The eighth story, “Circus Dawn” — first published in 1955 in his first novel, Cat Man, which he sold before completing college — takes place among caged wild animals at what is presumably a circus, before it’s opened for the day.

Anyone who knows anything about Mr. Hoagland knows he toured with the Ringling Brothers and Barnum & Bailey Circus as a young man.

Even a less fantastical story, “The Witness” — first published in 1967 in Paris Review — is based on a real mother and child with whom Mr. Hoagland had a relationship while living in New York City.

That story is one that really demonstrates Mr. Hoagland’s eyes and ears for tiny details that design a story a reader can practically see.

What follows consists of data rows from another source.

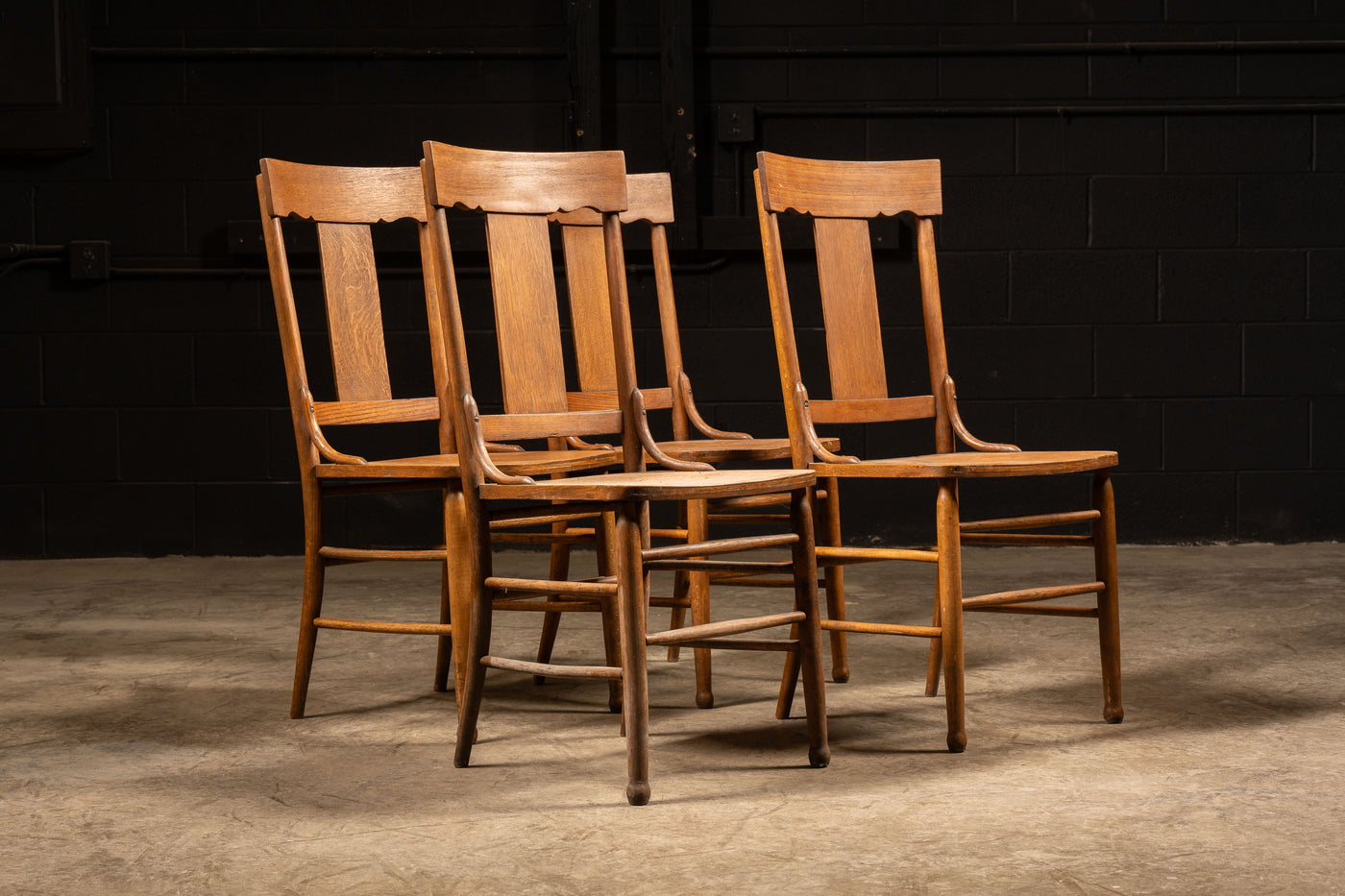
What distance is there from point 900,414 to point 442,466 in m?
0.85

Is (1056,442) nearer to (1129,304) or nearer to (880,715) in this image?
(1129,304)

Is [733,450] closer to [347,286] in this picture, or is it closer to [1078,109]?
[347,286]

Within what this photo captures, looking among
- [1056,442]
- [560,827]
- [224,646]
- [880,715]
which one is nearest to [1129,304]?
[1056,442]

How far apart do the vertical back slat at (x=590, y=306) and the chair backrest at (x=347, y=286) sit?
335 mm

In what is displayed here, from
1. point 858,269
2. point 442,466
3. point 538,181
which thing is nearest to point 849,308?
point 858,269

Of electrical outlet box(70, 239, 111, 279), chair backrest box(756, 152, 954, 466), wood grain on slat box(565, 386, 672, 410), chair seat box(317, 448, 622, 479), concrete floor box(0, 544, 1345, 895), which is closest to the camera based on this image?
concrete floor box(0, 544, 1345, 895)

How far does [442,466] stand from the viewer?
2346mm

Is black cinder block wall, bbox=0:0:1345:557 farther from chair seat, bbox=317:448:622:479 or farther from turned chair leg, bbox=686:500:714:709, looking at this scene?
chair seat, bbox=317:448:622:479

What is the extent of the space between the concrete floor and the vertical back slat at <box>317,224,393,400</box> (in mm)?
574

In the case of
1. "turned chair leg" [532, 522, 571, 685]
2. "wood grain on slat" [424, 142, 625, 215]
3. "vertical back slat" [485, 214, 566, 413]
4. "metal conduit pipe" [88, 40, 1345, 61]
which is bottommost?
"turned chair leg" [532, 522, 571, 685]

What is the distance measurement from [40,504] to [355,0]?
1.90 meters

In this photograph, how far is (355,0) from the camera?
4.64m

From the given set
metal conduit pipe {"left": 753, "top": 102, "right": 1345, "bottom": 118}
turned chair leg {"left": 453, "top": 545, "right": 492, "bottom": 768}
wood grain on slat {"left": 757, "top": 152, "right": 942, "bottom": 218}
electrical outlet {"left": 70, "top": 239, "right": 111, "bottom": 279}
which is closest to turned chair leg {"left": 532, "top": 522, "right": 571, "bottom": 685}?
turned chair leg {"left": 453, "top": 545, "right": 492, "bottom": 768}

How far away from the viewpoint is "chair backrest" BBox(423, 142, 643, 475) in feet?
7.33
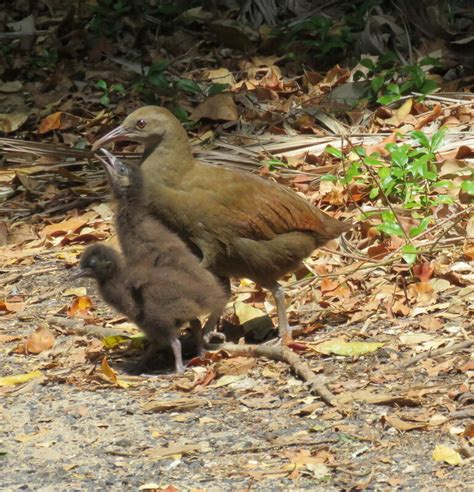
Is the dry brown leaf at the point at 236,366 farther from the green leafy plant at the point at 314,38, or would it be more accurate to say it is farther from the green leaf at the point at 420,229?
the green leafy plant at the point at 314,38

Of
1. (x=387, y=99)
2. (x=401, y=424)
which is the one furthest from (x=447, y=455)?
(x=387, y=99)

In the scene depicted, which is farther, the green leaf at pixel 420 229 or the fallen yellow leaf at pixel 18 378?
the green leaf at pixel 420 229

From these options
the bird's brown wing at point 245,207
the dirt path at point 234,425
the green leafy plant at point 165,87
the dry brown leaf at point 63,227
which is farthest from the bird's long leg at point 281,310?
the green leafy plant at point 165,87

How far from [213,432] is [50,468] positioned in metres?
0.82

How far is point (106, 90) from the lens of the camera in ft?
37.0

“Often we whooped out to Tompkins Park where there were the modern, sinuous slides. Dusk was the ideal time. Tony crawled through the whale-shaped pipes, giving out screams, and went up to the other children. He always seemed infinitely dearer than them. I followed as if he were mine. He’d negotiate some over a toy, then turn to me and throw his ball, or hike onto a higher slide, wheeing down with the tentative relish of someone enjoying what he knows is likely to be his chief recreation for the day….

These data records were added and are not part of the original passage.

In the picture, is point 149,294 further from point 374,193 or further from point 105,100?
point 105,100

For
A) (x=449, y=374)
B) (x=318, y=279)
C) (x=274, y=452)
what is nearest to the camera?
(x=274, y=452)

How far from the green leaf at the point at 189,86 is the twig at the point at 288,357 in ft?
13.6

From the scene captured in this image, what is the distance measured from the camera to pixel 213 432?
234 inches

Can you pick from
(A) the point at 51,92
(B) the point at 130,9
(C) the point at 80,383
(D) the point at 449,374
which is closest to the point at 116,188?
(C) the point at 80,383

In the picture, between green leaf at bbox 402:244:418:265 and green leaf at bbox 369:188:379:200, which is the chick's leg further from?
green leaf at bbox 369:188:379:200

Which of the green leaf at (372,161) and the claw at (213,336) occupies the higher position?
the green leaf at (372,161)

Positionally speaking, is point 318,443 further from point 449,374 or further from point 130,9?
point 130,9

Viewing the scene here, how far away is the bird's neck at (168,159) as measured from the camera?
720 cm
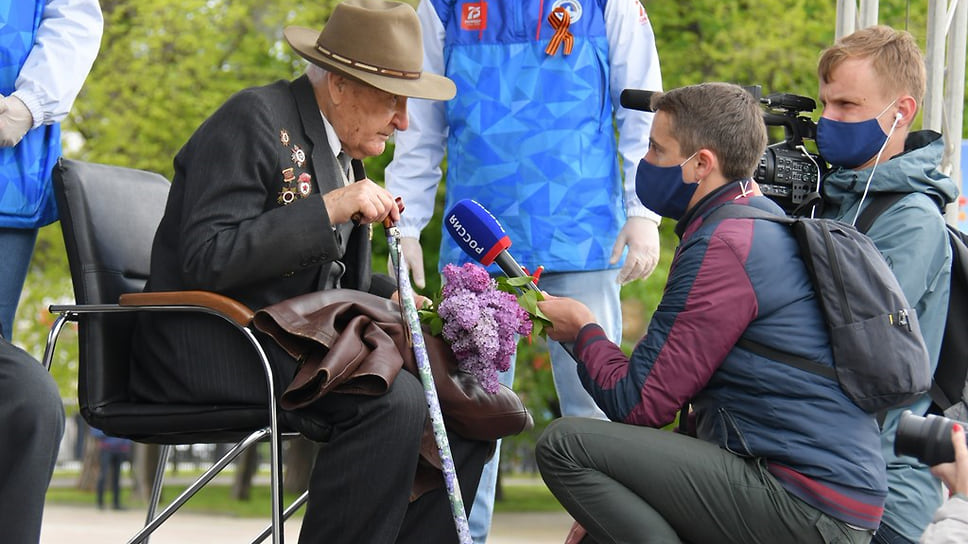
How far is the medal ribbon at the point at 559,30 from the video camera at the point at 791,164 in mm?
615

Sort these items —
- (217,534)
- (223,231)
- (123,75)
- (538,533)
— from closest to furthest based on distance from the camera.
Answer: (223,231)
(217,534)
(538,533)
(123,75)

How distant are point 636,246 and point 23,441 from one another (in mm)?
1813

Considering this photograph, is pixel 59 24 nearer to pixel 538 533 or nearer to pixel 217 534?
pixel 217 534

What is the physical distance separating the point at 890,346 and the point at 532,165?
55.6 inches

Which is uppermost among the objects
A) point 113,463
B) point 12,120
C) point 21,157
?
point 12,120

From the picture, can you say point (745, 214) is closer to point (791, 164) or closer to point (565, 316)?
point (565, 316)

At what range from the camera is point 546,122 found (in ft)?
13.1

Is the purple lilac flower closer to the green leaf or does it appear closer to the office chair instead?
the green leaf

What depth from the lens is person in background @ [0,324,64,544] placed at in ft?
10.1

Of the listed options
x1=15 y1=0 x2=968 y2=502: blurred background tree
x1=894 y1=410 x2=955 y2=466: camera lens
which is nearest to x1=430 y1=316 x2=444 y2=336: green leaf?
x1=894 y1=410 x2=955 y2=466: camera lens

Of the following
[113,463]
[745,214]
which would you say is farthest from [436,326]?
[113,463]

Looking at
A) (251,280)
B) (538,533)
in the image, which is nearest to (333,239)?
(251,280)

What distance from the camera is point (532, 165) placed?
157 inches

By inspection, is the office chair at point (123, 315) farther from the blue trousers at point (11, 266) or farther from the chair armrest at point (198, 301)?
the blue trousers at point (11, 266)
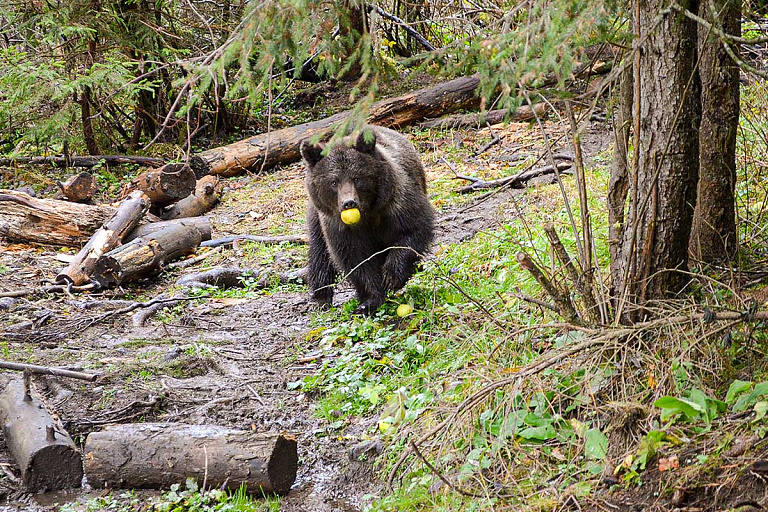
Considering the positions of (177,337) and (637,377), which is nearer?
(637,377)

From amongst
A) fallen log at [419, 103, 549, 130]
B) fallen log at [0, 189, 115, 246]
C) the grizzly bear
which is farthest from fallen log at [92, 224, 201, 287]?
fallen log at [419, 103, 549, 130]

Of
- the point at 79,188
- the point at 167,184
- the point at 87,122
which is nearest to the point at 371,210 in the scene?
the point at 167,184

Ted Hoagland is pictured in his home, in the room in which he does most of his writing.  Photo by Natalie Hormilla
Ted Hoagland is pictured in his home, in the room in which he does most of his writing. Photo by Natalie Hormilla

“Tony had a luminousness, a resonance to him that was pitched very clear, a sing to his affections and words, perhaps just from growing up in a kind of state of emergency. After each bout with flu he seemed changed, a little bit older. He had awful dreams and toilet troubles and slept with his mother, but otherwise wasn’t more nervous than plenty of children, so that whatever effect all of this would have was left in the air. Though he cried during Ida’s lengthiest rages and spent many consecutive hours at the TV with that deadweight stare of a child, he remained promising.”

Mr. Hoagland’s personal life did not give birth to all the stories in The Devil’s Tub. Several are simply products of favorite subjects of his — like Vermont country fairs, as with the book’s opening story, “The Devil’s Tub”; and boxing, as with “The Last Irish Fighter.” The story “Cowboys” was inspired by William Faulkner’s “Spotted Horses,” Mr. Hoagland said.

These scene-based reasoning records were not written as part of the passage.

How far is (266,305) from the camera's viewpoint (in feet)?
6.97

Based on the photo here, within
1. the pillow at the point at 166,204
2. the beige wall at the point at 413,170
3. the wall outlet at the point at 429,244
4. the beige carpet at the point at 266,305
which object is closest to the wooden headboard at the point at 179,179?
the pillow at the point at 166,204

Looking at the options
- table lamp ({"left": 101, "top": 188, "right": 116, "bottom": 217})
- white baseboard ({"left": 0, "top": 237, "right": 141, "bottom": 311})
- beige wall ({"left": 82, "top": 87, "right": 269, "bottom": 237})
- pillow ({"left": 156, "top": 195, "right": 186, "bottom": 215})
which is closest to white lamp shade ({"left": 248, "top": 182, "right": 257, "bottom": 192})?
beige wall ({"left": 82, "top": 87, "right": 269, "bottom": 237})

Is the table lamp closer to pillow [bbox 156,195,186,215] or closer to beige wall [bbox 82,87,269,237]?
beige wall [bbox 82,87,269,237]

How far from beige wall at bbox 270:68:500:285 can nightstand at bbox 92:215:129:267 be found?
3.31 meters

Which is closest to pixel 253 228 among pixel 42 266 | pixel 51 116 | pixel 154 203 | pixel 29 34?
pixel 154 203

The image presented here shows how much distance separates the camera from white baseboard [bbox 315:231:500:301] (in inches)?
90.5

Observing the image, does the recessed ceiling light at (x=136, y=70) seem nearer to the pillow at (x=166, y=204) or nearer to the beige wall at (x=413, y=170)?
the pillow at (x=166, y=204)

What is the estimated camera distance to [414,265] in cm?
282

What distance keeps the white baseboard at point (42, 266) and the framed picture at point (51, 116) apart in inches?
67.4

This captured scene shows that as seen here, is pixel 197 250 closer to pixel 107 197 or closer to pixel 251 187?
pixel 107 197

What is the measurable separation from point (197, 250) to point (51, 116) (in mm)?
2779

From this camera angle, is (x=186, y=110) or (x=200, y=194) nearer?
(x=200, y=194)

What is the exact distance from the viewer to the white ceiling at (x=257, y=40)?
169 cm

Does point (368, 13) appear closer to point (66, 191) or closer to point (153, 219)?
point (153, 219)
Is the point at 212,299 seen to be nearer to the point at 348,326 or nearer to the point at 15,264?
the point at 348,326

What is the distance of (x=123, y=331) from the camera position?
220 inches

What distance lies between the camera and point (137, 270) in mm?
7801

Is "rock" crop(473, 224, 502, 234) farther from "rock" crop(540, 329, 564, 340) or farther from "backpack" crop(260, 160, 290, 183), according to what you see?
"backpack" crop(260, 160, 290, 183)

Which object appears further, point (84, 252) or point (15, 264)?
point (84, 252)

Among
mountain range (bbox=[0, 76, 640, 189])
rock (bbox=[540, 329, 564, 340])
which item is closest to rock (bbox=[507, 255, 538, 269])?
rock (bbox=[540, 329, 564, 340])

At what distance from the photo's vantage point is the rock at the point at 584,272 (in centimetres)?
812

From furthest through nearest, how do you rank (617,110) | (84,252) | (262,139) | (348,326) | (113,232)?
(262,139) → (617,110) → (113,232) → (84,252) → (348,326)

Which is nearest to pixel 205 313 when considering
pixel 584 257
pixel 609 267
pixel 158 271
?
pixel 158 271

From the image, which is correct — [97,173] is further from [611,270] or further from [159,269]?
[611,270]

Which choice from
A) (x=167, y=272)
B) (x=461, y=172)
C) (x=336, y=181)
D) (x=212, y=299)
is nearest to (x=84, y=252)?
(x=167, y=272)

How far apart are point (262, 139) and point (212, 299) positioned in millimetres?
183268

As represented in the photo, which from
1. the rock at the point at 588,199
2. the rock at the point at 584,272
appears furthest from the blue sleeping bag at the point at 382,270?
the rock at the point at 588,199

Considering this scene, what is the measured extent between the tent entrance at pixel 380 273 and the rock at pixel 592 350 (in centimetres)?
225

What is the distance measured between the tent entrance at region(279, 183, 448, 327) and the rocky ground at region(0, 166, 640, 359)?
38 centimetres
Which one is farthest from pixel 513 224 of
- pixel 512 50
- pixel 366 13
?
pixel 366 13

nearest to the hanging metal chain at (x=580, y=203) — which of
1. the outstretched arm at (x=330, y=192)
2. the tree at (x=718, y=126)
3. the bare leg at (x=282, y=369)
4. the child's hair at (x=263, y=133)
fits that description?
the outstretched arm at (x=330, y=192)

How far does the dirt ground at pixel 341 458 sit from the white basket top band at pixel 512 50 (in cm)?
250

Mr. Hoagland said he writes fiction at a rate of about ten words an hour. For essays, that rate is 20 words per hour.

“That’s one very obvious way to know I’m an essayist, primarily,” he said. “Because it takes so long to write novels. When you’re writing fiction, you’re inventing a world, so it takes longer.

“When you’re writing an essay, you’re describing a world invented by God.”